***** Information given

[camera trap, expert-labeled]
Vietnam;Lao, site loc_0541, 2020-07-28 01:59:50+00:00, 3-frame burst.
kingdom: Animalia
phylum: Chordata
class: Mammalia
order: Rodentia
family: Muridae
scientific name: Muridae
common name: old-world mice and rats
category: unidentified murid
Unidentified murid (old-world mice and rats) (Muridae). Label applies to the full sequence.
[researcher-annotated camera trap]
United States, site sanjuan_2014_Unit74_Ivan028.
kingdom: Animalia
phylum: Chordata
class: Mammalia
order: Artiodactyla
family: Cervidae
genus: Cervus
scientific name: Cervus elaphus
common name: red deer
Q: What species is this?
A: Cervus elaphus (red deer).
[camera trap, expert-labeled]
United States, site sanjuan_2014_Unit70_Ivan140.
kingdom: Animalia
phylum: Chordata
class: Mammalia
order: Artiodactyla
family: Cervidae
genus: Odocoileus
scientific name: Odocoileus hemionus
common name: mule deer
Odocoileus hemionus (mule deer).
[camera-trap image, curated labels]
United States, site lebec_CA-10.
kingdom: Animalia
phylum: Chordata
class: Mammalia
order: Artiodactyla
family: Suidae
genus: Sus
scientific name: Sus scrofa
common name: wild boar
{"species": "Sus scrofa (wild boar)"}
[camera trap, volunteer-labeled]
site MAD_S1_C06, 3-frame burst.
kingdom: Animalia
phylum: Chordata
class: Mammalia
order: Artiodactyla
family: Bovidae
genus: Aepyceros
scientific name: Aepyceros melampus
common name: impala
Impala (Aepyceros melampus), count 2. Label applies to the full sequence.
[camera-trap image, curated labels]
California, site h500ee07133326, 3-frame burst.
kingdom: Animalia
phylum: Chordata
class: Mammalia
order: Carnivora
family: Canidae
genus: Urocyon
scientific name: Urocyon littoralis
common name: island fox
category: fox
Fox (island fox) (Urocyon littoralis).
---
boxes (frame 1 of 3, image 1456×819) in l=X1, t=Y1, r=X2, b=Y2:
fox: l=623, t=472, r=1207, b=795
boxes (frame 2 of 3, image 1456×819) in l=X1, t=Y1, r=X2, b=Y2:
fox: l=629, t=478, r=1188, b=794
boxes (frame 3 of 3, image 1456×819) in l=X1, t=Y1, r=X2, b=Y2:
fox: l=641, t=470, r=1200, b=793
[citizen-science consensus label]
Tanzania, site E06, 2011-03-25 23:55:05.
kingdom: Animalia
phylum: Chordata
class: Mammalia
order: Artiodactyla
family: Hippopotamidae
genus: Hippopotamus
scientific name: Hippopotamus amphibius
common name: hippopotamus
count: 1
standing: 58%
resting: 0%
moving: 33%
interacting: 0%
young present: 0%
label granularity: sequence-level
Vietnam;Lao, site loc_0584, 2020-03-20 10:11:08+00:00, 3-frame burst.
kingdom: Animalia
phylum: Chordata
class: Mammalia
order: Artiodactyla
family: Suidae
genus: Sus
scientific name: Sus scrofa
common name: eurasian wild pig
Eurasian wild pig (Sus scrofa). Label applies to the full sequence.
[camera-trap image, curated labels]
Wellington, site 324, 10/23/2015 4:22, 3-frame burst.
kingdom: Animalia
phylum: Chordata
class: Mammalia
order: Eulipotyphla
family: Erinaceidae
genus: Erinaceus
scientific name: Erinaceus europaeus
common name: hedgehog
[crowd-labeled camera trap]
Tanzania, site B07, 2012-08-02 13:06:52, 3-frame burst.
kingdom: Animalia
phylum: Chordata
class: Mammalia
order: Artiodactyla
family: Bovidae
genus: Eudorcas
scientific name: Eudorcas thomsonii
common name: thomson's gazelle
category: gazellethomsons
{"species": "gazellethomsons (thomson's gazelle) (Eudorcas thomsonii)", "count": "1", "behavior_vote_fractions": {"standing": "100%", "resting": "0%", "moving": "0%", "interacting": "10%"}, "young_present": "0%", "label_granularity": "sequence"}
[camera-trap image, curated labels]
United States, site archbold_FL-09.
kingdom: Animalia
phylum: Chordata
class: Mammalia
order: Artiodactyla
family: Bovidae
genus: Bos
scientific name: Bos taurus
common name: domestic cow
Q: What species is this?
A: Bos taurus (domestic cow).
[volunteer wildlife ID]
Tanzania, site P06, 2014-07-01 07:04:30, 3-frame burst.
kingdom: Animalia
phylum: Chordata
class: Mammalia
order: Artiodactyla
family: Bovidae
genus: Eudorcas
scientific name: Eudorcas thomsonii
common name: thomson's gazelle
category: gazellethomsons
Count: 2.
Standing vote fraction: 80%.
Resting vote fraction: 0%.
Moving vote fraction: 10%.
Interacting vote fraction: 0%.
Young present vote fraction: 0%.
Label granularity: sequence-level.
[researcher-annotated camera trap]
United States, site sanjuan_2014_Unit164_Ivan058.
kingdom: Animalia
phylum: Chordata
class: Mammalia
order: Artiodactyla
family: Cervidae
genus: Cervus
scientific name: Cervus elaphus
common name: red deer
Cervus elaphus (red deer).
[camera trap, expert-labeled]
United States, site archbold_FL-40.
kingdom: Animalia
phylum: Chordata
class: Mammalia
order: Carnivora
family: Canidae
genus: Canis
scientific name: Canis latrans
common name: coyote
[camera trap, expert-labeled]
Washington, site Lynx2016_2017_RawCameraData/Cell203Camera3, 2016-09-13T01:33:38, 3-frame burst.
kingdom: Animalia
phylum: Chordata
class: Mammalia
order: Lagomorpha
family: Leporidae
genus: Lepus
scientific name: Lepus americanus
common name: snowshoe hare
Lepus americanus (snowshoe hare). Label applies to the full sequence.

**********

Exercise ▸ Would you filter the records and copy each line that contains the word "volunteer"?

Problem solution ▸
[camera trap, volunteer-labeled]
[volunteer wildlife ID]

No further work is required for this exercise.